Escaped capybara Cinnamon returned to Shropshire zoo

A capybara looking at the camera
A capybara in the wild in Argentina. Photograph: Agustín Marcarian/Reuters

Cinnamon, the missing capybara, is back in captivity in a Shropshire zoo after spending a week on the run in some nearby woods.

After a huge search operation – involving 20 people and a thermal drone – the 25kg (55lb) rodent was found just 250 metres from her paddock at Hoo Zoo and Dinosaur World in Telford on Friday.

Her daring escape from her enclosure when the gate was opened for a tractor made headlines around the globe, with zookeepers failing to lure the fugitive rodent out of her hiding place using apples, pears and capybara sounds and scents, or to discover her location in the thick forest with a thermal drone.

In the end, the capybara caper that had captured the attention of the world ended when the zoo’s co-owner, Becky Dorrell, followed Cinnamon’s tracks to a large pond, shrouded by reeds and furnished with low-hanging tree branches.

A team of seven then herded the capybara – who is about the size of a labrador – into a cage and carried her back to the zoo.

“She looks nice and fit and healthy,” said Will Dorrell, the other co-owner of the zoo, told BBC Radio 4’s Today programme. “Where she was, she was living her best life.
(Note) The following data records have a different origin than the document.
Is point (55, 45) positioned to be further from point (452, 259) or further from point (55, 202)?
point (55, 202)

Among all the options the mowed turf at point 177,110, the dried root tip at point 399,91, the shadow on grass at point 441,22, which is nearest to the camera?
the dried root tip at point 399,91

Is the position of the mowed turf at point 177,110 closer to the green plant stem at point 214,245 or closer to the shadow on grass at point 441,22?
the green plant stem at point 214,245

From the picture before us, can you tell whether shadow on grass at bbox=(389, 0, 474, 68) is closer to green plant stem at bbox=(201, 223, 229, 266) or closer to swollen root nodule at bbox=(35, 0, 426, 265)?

The area’s a capybara’s paradise … but unfortunately, we have a responsibility to make sure that we don’t just leave non-native animals in the British countryside.”

He added that Cinnamon also seemed “very happy” to be back in the zoo with her brother and would be checked over by a vet later on Saturday, before being reunited with her parents. “The best thing for her in the long run is to be back with us, because we can then monitor her health, make sure she’s fit and healthy and lives a long and fruitful life.”

He said the media attention the story had garnered was “absolutely insane”, and that Cinnamon’s health and wellbeing was his top priority at the moment, rather than any considerations about how to capitalise on her newfound fame.